**Written task**:
Repeat the lines below word for word, starting at the line that contains "this 500×334 image." and ending at the line that contains "damaged building [0, 34, 234, 222]", with both of those lines included.

begin Records provided

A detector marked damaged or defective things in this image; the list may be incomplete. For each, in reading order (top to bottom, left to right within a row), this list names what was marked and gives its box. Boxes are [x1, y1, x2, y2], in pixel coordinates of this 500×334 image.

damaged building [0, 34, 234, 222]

end Records provided
begin Records provided

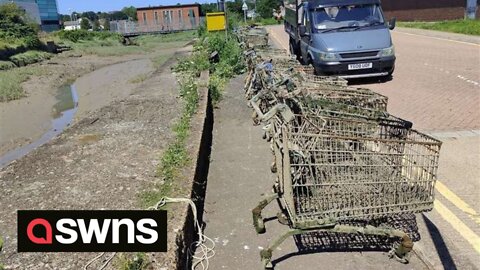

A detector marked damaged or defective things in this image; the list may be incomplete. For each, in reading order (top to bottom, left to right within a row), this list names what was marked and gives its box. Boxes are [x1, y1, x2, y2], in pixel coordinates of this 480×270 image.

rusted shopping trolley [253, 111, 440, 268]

end Records provided
begin Records provided

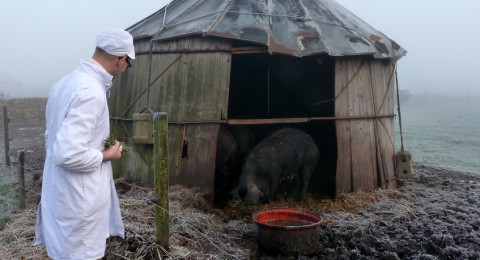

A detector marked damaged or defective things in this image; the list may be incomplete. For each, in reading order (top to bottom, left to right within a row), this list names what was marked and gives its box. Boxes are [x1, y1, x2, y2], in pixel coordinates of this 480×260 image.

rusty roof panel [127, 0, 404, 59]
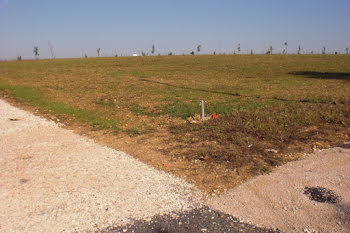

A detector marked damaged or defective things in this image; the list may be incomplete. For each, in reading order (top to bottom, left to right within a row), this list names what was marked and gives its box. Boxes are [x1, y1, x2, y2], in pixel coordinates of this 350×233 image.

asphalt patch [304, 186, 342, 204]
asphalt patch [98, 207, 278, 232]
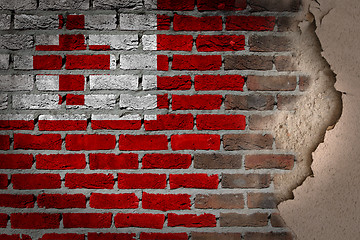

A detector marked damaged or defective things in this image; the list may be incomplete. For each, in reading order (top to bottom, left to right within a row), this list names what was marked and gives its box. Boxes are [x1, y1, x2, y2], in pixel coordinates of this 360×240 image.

end Records provided

**Exercise result**:
A detector marked damaged or defective things in this image; the list may be incomplete. For each, in reading order (top to bottom, left to right within a row), this list names what was marked and gives its box. Boxes are [x1, y1, x2, y2], in pixel coordinates of this 500×334 image.

damaged building [0, 34, 234, 222]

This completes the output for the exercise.